Clearchus dashed away toward the harbor, but, as it happened, there was no vessel that could take up the chase with any chance of success. The galley was running before a fresh southwest wind, and although still visible, she was already distant. Of the ships in port, some were newly arrived and were heavily laden, while others were discharging their cargoes. Clearchus offered any price to the captain who should overtake the fugitive and bring Artemisia back, but the offer was made in vain. The best that he could do was to charter six of the swiftest ships that were available to take up the pursuit as soon as they could be made ready.

While he was concluding these arrangements, Chares and Leonidas arrived with the prisoner. The man said that the galley had just returned from a piratical cruise on the coast of Lucania and was under the command of Syphax. He had joined the crew at Locri, he said, and knew nothing about the abduction excepting that they were all to be well paid for it. He was unable to tell what port the galley expected to make after leaving Attica.

Although he was examined later under torture, the man could reveal no more. He was thrown into prison to be used as a witness against his companions should they be caught. The last of the vessels that Clearchus sent on the chase was out of the harbor before nightfall, and the young man, feeling that he had done all that he could do, rode back to the city overwhelmed by his loss. Chares and Leonidas sought in vain to comfort him. His self-reproach at having left Artemisia unguarded after the warning of the dream was too poignant. He shut himself up to avoid the acquaintances who flocked about him to offer their sympathy and to learn the details of his sorrow. They questioned the slaves when they found the doors closed against them and then ran to tell what they had learned in the baths, the barber shops, and the gaming houses, greedy of gossip. Ariston, after making certain that his part in the plot had not been discovered, came to visit his nephew and was admitted.

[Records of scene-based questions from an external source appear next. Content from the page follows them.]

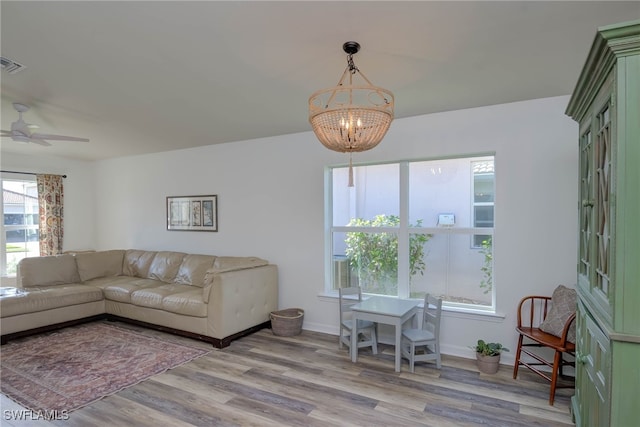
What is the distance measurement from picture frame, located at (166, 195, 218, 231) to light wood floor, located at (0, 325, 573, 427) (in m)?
2.20

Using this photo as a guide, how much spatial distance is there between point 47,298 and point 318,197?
339cm

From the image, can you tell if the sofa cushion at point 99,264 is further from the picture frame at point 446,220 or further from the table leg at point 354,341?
the picture frame at point 446,220

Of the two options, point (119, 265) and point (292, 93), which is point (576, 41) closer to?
point (292, 93)

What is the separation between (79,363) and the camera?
3281 millimetres

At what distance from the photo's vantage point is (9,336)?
3846mm

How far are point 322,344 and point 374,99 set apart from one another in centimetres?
255

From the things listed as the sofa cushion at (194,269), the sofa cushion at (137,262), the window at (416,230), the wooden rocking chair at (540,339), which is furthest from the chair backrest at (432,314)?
the sofa cushion at (137,262)

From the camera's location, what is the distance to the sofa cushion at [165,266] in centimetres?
502

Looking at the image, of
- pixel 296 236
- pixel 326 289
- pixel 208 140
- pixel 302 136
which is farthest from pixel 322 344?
pixel 208 140

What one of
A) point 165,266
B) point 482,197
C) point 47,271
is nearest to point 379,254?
point 482,197

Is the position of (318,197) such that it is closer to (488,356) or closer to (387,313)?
(387,313)

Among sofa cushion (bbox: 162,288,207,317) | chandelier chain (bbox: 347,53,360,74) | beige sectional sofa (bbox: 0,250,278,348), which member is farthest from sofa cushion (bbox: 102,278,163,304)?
chandelier chain (bbox: 347,53,360,74)

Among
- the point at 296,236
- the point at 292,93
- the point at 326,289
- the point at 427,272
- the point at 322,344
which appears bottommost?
the point at 322,344

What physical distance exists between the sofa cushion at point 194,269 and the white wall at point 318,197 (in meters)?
0.29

"We have no defence against the will of the Gods when it falls heavily upon us save one," he said.

"What is that?" Clearchus asked.

"Patience," the old man responded.

"Patience!" Clearchus exclaimed, striding back and forth with clenched fists. "Yes, I will have patience! I will have patience to seek Artemisia to the ends of the world until I have found her! And I will have patience until every man who is concerned in this attack upon us has paid for it with his life. I will be patient!"

Ariston blanched at this outburst, but immediately recovered himself. "Alas! What can you do alone?" he asked mournfully.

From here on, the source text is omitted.